● **Task directions**: Your output should be the line that contains "コンバース CONVERSE スニーカー オールスター ライト WR SL V-3" and all lines after it in the records, retyped exactly through the last one.
[Material to process Boundary: Start]
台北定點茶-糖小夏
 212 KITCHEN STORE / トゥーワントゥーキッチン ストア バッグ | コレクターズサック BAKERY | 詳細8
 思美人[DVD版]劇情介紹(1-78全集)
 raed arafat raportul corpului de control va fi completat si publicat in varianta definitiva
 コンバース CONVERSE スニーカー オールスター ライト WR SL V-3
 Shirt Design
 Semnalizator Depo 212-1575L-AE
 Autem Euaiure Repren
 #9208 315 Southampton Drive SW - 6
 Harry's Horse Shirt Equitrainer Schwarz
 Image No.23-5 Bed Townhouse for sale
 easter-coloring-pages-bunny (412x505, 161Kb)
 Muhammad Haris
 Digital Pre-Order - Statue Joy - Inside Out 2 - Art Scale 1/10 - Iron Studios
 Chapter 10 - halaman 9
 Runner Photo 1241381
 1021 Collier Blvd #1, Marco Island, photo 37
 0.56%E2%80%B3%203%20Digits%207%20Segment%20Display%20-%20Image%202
[Material to process Boundary: End]
● **Output of the exercise**:
 コンバース CONVERSE スニーカー オールスター ライト WR SL V-3
 Shirt Design
 Semnalizator Depo 212-1575L-AE
 Autem Euaiure Repren
 #9208 315 Southampton Drive SW - 6
 Harry's Horse Shirt Equitrainer Schwarz
 Image No.23-5 Bed Townhouse for sale
 easter-coloring-pages-bunny (412x505, 161Kb)
 Muhammad Haris
 Digital Pre-Order - Statue Joy - Inside Out 2 - Art Scale 1/10 - Iron Studios
 Chapter 10 - halaman 9
 Runner Photo 1241381
 1021 Collier Blvd #1, Marco Island, photo 37
 0.56%E2%80%B3%203%20Digits%207%20Segment%20Display%20-%20Image%202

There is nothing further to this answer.